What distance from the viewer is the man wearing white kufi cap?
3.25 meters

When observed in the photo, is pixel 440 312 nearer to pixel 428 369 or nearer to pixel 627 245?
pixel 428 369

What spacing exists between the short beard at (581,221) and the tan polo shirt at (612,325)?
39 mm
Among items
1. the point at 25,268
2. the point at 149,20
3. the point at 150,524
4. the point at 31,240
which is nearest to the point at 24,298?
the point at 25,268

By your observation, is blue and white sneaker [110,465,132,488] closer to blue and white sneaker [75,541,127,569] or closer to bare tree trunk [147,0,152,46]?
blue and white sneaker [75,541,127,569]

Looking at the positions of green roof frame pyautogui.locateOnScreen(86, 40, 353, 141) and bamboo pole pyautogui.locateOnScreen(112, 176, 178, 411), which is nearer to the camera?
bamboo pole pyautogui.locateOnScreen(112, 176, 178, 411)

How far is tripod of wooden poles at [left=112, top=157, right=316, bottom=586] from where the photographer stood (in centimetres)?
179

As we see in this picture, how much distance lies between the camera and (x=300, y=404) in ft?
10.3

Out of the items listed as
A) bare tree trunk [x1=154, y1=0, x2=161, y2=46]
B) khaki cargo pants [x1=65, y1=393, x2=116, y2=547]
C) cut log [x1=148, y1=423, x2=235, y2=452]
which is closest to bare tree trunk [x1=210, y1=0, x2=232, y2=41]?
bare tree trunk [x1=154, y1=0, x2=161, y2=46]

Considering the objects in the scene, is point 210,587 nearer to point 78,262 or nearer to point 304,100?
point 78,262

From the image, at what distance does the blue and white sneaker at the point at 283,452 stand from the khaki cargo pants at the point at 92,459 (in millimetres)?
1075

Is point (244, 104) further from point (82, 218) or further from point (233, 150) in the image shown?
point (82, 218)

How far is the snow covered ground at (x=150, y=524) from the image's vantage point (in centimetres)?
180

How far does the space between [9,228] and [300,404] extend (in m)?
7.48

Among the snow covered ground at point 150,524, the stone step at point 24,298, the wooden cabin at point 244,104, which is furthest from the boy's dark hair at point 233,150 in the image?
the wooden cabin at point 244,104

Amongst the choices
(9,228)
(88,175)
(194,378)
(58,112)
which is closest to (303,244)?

=== BRIEF ===
Extract each line from the entries above that contains the string "trunk", with case-sensitive matching.

=== EXERCISE SOLUTION ===
By your observation, is blue and white sneaker [110,465,132,488] closer to blue and white sneaker [75,541,127,569] or closer to bare tree trunk [147,0,152,46]?
A) bare tree trunk [x1=154, y1=0, x2=161, y2=46]
which is closest to bare tree trunk [x1=210, y1=0, x2=232, y2=41]?
bare tree trunk [x1=154, y1=0, x2=161, y2=46]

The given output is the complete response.